Note: You must create an EBS volume by using aws ec2 create-volume or the AWS API before you can use it.

There are some restrictions when using an awsElasticBlockStore volume:

  • the nodes on which pods are running must be AWS EC2 instances
  • those instances need to be in the same region and availability zone as the EBS volume
  • EBS only supports a single EC2 instance mounting a volume

Creating an AWS EBS volume

Before you can use an EBS volume with a pod, you need to create it.

aws ec2 create-volume --availability-zone=eu-west-1a --size=10 --volume-type=gp2

Make sure the zone matches the zone you brought up your cluster in. Check that the size and EBS volume type are suitable for your use.

AWS EBS configuration example

apiVersion: v1
kind: Pod
metadata:
  name: test-ebs
spec:
  containers:
  - image: k8s.gcr.io/test-webserver
    name: test-container
    volumeMounts:
    - mountPath: /test-ebs
      name: test-volume
  volumes:
  - name: test-volume
    # This AWS EBS volume must already exist.
    awsElasticBlockStore:
      volumeID: "<volume id>"
      fsType: ext4

AWS EBS CSI migration

FEATURE STATE: Kubernetes v1.17 [beta]

The CSIMigration feature for awsElasticBlockStore, when enabled, redirects all plugin operations from the existing in-tree plugin to the ebs.csi.aws.com Container Storage Interface (CSI) driver. In order to use this feature, the AWS EBS CSI driver must be installed on the cluster and the CSIMigration and CSIMigrationAWS beta features must be enabled.

AWS EBS CSI migration complete

FEATURE STATE: Kubernetes v1.17 [alpha]

To disable the awsElasticBlockStore storage plugin from being loaded by the controller manager and the kubelet, set the CSIMigrationAWSComplete flag to true. This feature requires the ebs.csi.aws.com Container Storage Interface (CSI) driver installed on all worker nodes.

### Supplied material
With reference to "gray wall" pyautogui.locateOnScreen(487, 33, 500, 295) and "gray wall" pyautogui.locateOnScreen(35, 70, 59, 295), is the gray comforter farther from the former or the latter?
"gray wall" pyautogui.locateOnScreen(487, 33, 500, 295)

### Objective
Please answer from the excerpt on AWS EBS volumes above: which flag must be set to true to stop the controller manager and the kubelet from loading the awsElasticBlockStore storage plugin?

### Full answer
The CSIMigrationAWSComplete flag.